Confidentiality, security, and privacy
The term privacy refers to a patient’s right to decide how personal information should be used or shared within the hospital. Patients have the right to make decisions about their own lives. Unless there are other circumstances highlighted under HIPAA state privacy rules that overrule the patients’ privacy rights, patients have the right to dictate how physicians should use their information. A physician, for example, cannot reveal a patient’s data on a specific disease to a spouse or family member without the patient’s consent. On the other hand, confidentiality is the obligation of physicians to keep and protect the patient’s data. The physician has a moral obligation to ensure that the information he or she has about specific patients is not only protected, but also safe and that it is only used for the right reasons and by the right people (Ventola, 2014). In this context, security refers to the measures taken to safeguard patient information. It may imply administrative measures such as physical safeguards, technology-based projects, and issues such as passwords and codes to ensure the safety of patients’ data.

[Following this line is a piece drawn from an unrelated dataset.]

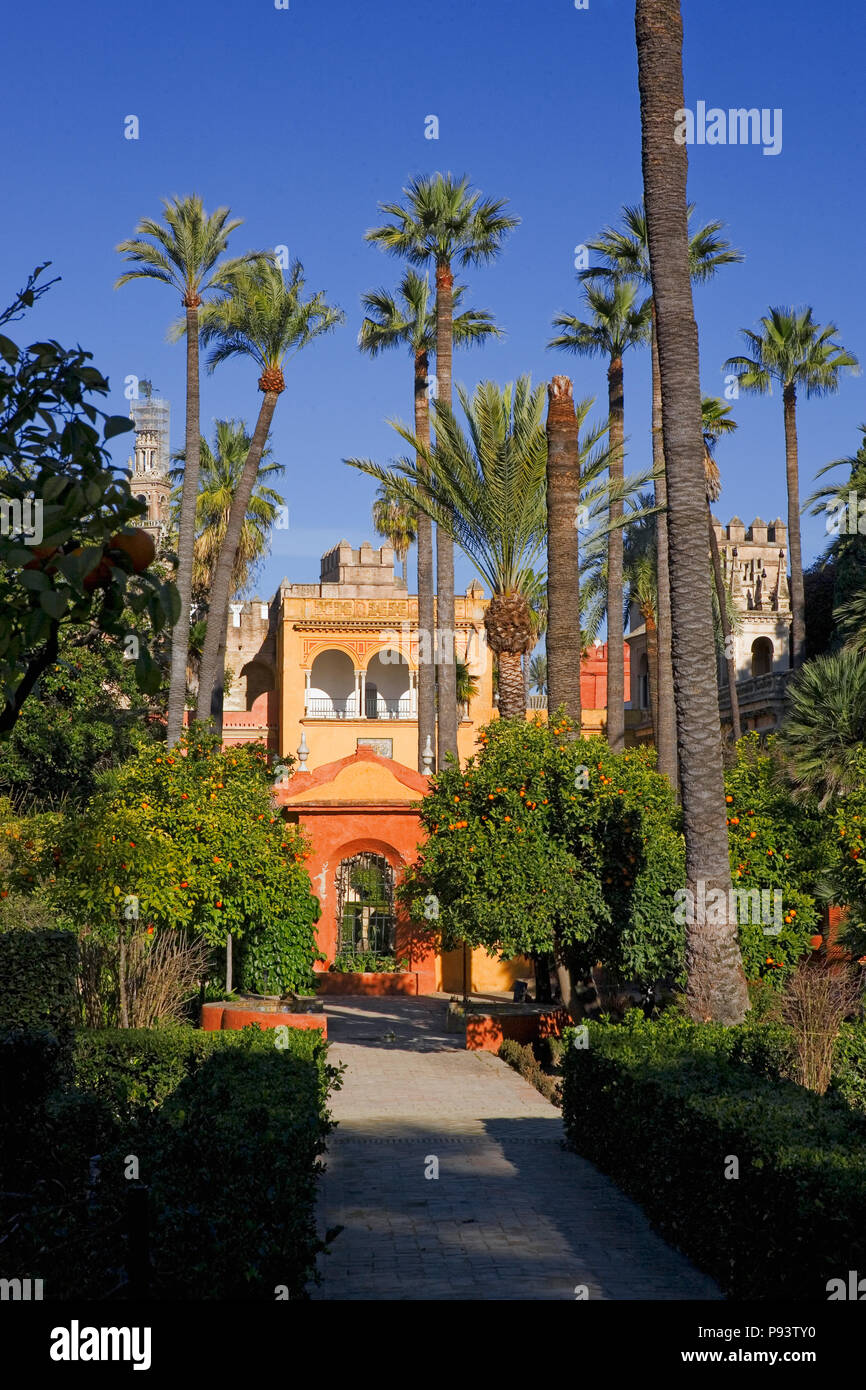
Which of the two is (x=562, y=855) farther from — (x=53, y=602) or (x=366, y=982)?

The role and significance of an interdisciplinary team in informatics
A hospital is a place where people from various disciplines work together to achieve a common goal. In this regard, there is a need for all disciplines to collaborate in order to protect patient data. It means that all professionals involved must guide one another, report data misuse, and collaborate to ensure that ethical behaviors regarding smartphone use, data sharing, and social media use are observed in situations where they are required. Interdisciplinary collaboration to protect data improves patient safety, quality care, and ethical practice, resulting in fewer legal issues in hospitals ( Spector & Kappel, 2012). As the interpersonal teamwork together, it is important to understand that staff may have their licenses revoked due to a HIPAA violation. For example, fifty nurses were fired from Northwestern Memorial Hospital in Chicago for violating HIPAA ( Wofford, 2019). The nursing practitioners join the other 200 employees who have faced serious consequences as a result of this incident.
Furthermore, they must understand that there are sanctions in place in various healthcare institutions for those who are careless with patient information. Most hospitals’ staff are either fired, punished, or have their licenses revoked by the relevant board. Additionally, the team must ensure that they understand the penalties. “The penalties for noncompliance are determined by the degree of negligence and can range from $100 to $50,000 per violation (or per record), with a maximum penalty of $1.5 million per year for violations of an identical provision” ( Spector & Kappel, 2012).
Implementation of evidence-based PHI protection strategies
A risk assessment survey is one of the evidence-based strategies used by most hospitals to reduce privacy, confidentiality, and security concerns associated with social media use. Others monitor the devices and keep records, which they use to educate employees about HIPAA.